I have a nagging Rapid PVST problem on some Nexus 9000 switches. Rapid-PVST keeps recalculating 3 to 5 times an hour. We have in this topology (summarized):
Edge Router Access Layer
+-------------+ +-------------+
| | Eth1/28 Eth1/54 | |
| Nexus9000_1 +-------------------------+ Nexus9000_2 |
| | Vlan350 | |
+-------------+ dot1q Trunk +-------------+
|Eth1/45 (dot1q trunk)
|
Something_Important
SHOW OUTPUT: Nexus9000_1
Nexus9000_1# sh spanning-tree vlan 350 detail | i from|topology|VLAN
VLAN0350 is executing the rstp compatible Spanning Tree protocol
Number of topology changes 1348 last change occurred 0:35:39 ago <---
from Ethernet1/28 <---
Times: hold 1, topology change 35, notification 2
Timers: hello 0, topology change 0, notification 0
... Output snipped ...
SHOW OUTPUT: Nexus9000_2
Nexus9000_2# sh spanning-tree vlan 350 detail | i from|topology|VLAN
VLAN0350 is executing the rstp compatible Spanning Tree protocol
Number of topology changes 1157 last change occurred 0:35:39 ago <---
from Ethernet1/54 <---
Times: hold 1, topology change 35, notification 2
Timers: hello 0, topology change 0, notification 0
... Output snipped ...
BACKGROUND
The reason I found the STP recalculations is because we got so many complaints about the device connected to Nexus9000_2 Eth1/45 having 30-ish second outages over and over again. Configuring Nexus9000_2 Eth1/45 as spanning-tree port type edge trunk
made the problem much less visible because STP moves into a forwarding state much faster with that port-type.

--- Excerpted data ---
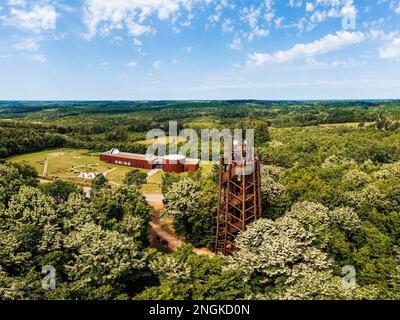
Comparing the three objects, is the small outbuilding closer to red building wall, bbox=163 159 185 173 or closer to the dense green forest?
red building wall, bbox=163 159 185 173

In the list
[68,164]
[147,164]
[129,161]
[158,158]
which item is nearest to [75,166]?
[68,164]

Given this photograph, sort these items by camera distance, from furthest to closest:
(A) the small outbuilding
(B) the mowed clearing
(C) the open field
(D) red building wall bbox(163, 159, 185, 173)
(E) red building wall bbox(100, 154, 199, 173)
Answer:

* * *

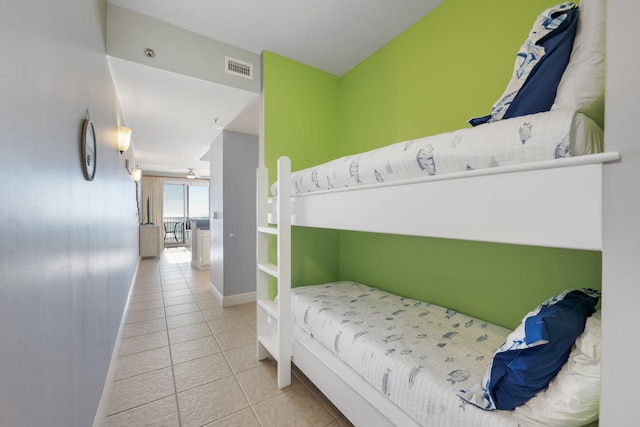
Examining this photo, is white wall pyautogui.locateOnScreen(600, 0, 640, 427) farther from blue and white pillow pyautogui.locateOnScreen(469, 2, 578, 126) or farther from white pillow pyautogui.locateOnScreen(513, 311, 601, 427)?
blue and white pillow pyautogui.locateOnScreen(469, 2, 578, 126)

--- Work to complete ---
Please write out, word for word, the part of the Rapid PVST post above between "SHOW OUTPUT: Nexus9000_2" and "with that port-type.", inclusive.

--- Written solution ---
SHOW OUTPUT: Nexus9000_2
Nexus9000_2# sh spanning-tree vlan 350 detail | i from|topology|VLAN
VLAN0350 is executing the rstp compatible Spanning Tree protocol
Number of topology changes 1157 last change occurred 0:35:39 ago <---
from Ethernet1/54 <---
Times: hold 1, topology change 35, notification 2
Timers: hello 0, topology change 0, notification 0
... Output snipped ...
BACKGROUND
The reason I found the STP recalculations is because we got so many complaints about the device connected to Nexus9000_2 Eth1/45 having 30-ish second outages over and over again. Configuring Nexus9000_2 Eth1/45 as spanning-tree port type edge trunk
made the problem much less visible because STP moves into a forwarding state much faster with that port-type.